Experimental Investigation of the Influence of Bedding Planes and Differential Stress on Microcrack Propagation in Shale Using X-Ray CT Scan

In past couple of decades, scanning electron microscope and digital image correlation has been extensively used to investigate the microcrack propagation in rocks. Only recently, X-ray computed tomography (CT) scans were used for more detailed understanding of the physico-mechanical behavior of rock specimens. In current study, the deformational behavior of bedded Marcellus shale was studied through the changes in the geometry of microcracks. Quasi-static triaxial tests at three successive levels of differential stress were conducted on cylindrical-shaped shale specimens at a confining pressure of 6.89 MPa. Mineralogical analysis indicated the homogenous composition of specimen, however, triaxial tests resulted varying modulus of stiffness at similar confining pressure. The X-ray CT scanned images of specimens prior to the triaxial stress showed the significant density of pre-existing microcracks. During triaxial tests, the successive levels of differential stress influenced the geometry of pre-existing microcracks.
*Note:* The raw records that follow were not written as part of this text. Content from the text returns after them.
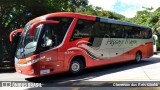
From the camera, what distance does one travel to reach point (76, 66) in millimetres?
13617

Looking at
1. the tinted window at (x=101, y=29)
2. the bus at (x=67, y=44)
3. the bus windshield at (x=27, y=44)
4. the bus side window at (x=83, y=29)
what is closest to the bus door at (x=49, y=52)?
the bus at (x=67, y=44)

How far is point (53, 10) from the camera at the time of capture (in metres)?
22.3

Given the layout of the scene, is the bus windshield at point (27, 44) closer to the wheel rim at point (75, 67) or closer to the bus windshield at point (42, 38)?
the bus windshield at point (42, 38)

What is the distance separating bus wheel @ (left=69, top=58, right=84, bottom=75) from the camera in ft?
44.0

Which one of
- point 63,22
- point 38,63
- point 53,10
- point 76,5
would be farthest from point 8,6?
point 38,63

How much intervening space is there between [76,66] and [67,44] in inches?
53.1

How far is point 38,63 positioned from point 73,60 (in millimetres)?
2404

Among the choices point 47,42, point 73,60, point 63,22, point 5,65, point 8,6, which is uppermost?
point 8,6

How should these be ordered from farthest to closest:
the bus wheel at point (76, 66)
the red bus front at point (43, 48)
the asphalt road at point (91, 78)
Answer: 1. the bus wheel at point (76, 66)
2. the red bus front at point (43, 48)
3. the asphalt road at point (91, 78)

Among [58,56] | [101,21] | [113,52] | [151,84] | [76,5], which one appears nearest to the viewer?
[151,84]

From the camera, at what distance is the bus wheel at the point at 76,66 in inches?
528

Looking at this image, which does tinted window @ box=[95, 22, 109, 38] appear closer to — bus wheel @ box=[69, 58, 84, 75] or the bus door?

The differential stress equivalent to 55% and 65% of the differential strength significantly closed the pre-existing microcracks. However, differential stress equivalent to 70% of the differential strength increased the density of microcracks. The orientation of the bedding plane only influenced the direction of microcrack propagation. The perpendicular-bedded specimen experienced significant microcrack propagation in the axial direction, while the parallel-bedded specimen experienced significant increase in the aperture of microcracks.